Le double, emblème du fantastique
Le fantastique, démarche poétique qui fait confiance à l’imaginaire pour interroger une réalité qui se creuse et laisse entrevoir d’autres réalités est une catégorie esthétique, dont le double constitue la figure la plus représentative au point de le définir. Le texte fantastique déstabilise le lecteur en surimposant, le monde du même, celui du quotidien, et des cadres de référence qui déstabilisent tous ces principes, le monde de l’autre. En effet, quelle figure peut représenter davantage cette subversion du réel que le double qui représente l’aporie du deux en un ? Le moi en proie au double ne peut « se voir » sans être accompagné par l’autre.
Portant sur des œuvres d’écrivains hantés par le double, cet essai montre comment, au cours du temps, le fantastique change de visage dans l’Allemagne post-romantique, l’Angleterre victorienne et l’Argentine cosmopolite du XXe siècle.

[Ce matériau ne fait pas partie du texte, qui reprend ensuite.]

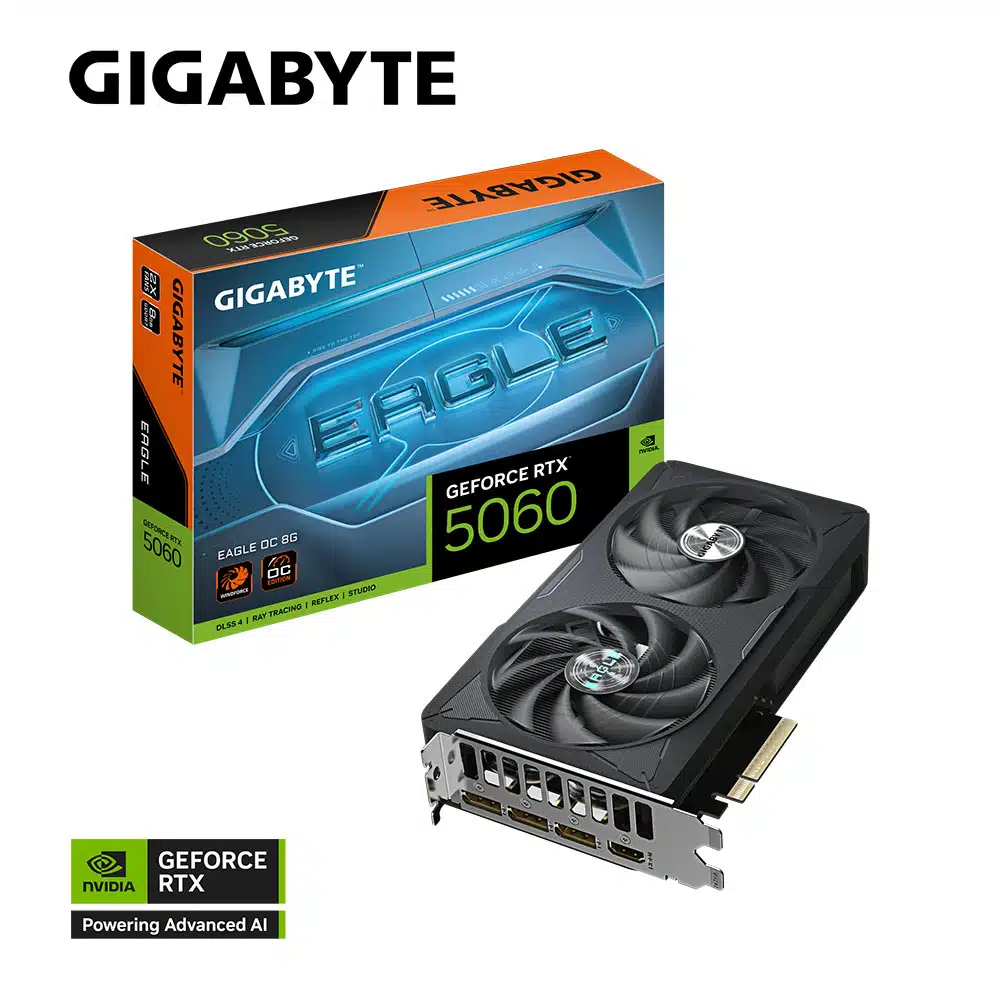 GeForce RTX™ 5060 EAGLE OC 8G-02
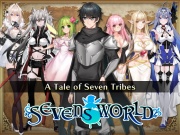 SEVENS WORLD【all ages English Ver】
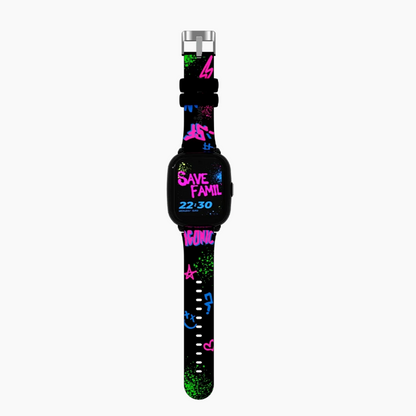 Reloj Iconic Plus 2 Street con GPS y llamada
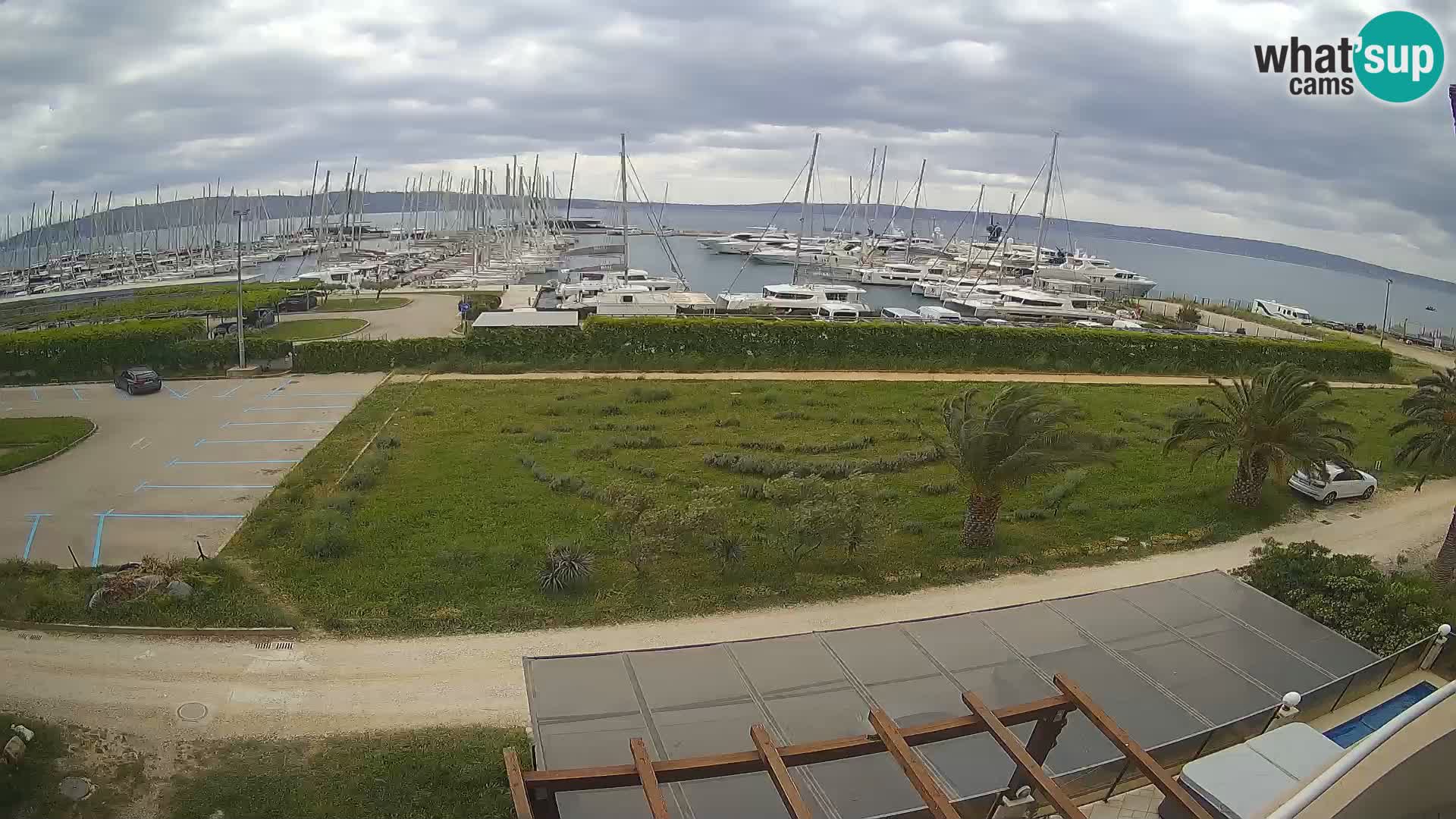 Split – Marina – Kaštela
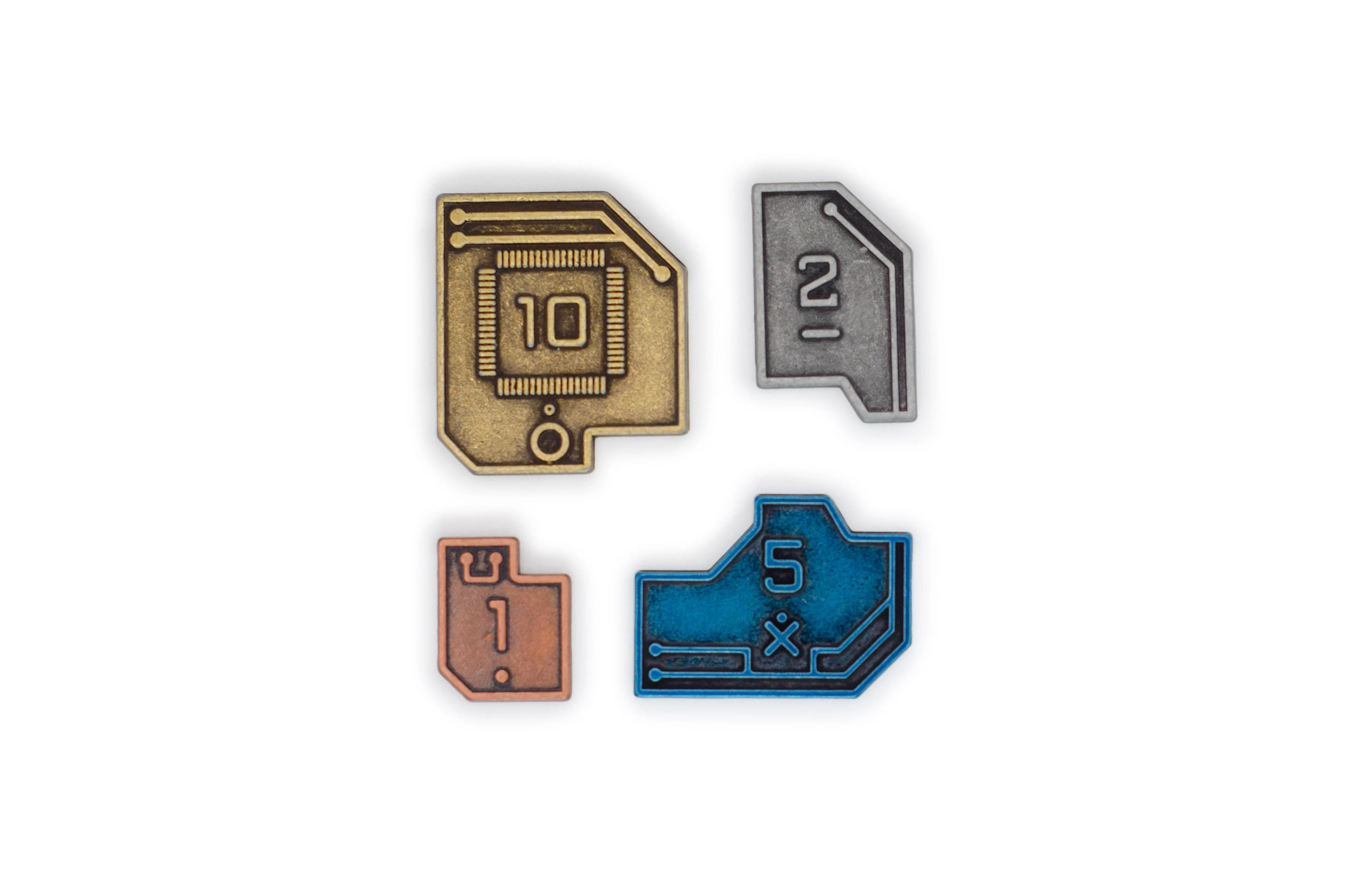 Vantage Metal Coins - Image 2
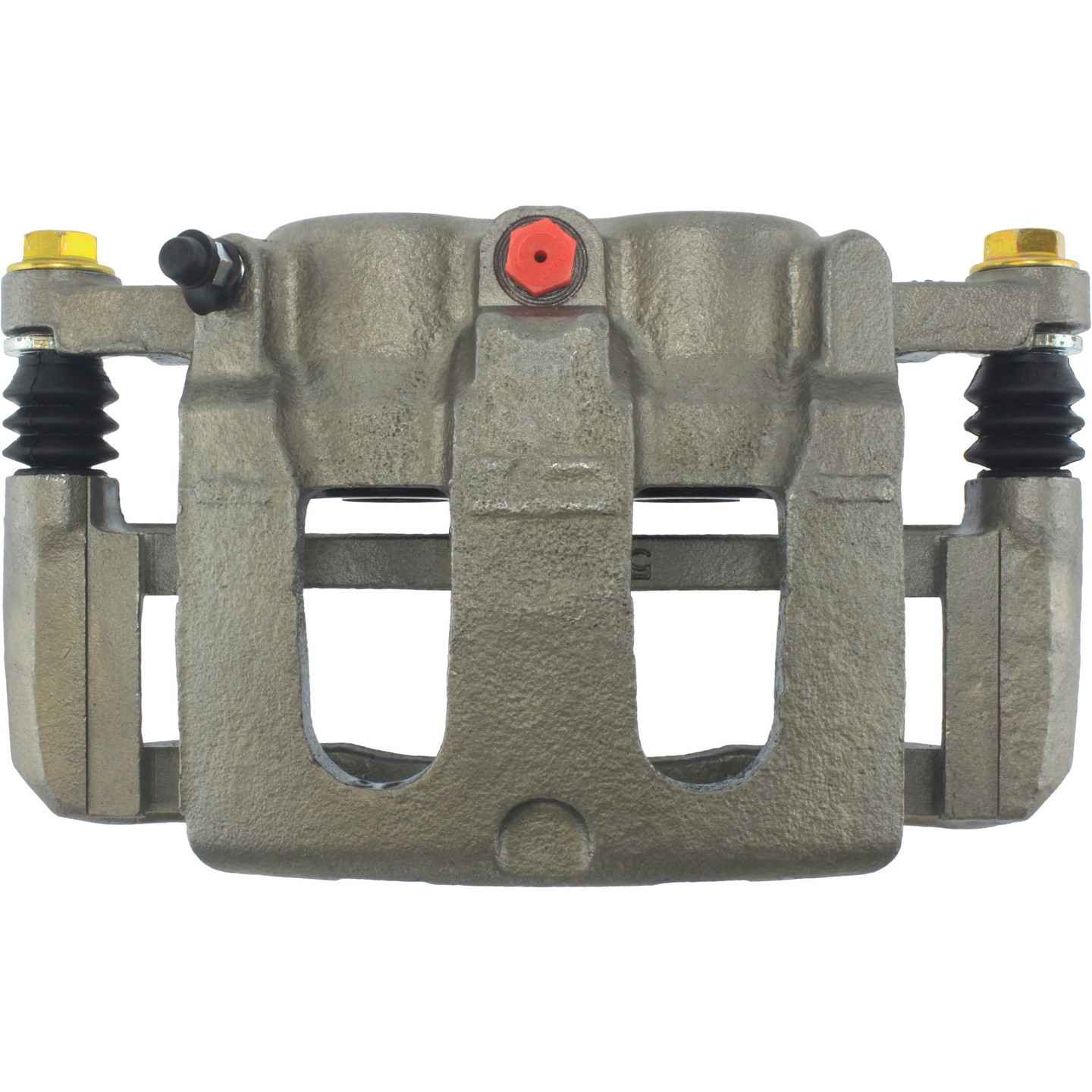 Centric Parts Semi-Loaded Brake Caliper with New Phenolic Pistons 141.65078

Ainsi, E. T. A. Hoffmann fait s’interpénétrer monde extérieur et intérieur entraînant le lecteur dans un malstrom de doubles, rien n’étant tout à fait identique à soi-même dans son roman Les élixirs du diable. Chez Henry James, il s’agit d’avoir accès par le double à une partie cachée de la personnalité, (« Le coin plaisant »). Chez Jorge Luis Borges, créateur de mythologies à partir de mythes anciens ou de mythes personnels (« Le sud »), le double tient de la mystification érudite, il se cache derrière un personnage. Ces auteurs, qui empruntent de nouvelles voies, utilisent le fantastique pour en faire une des plus hautes manifestations de la littérature.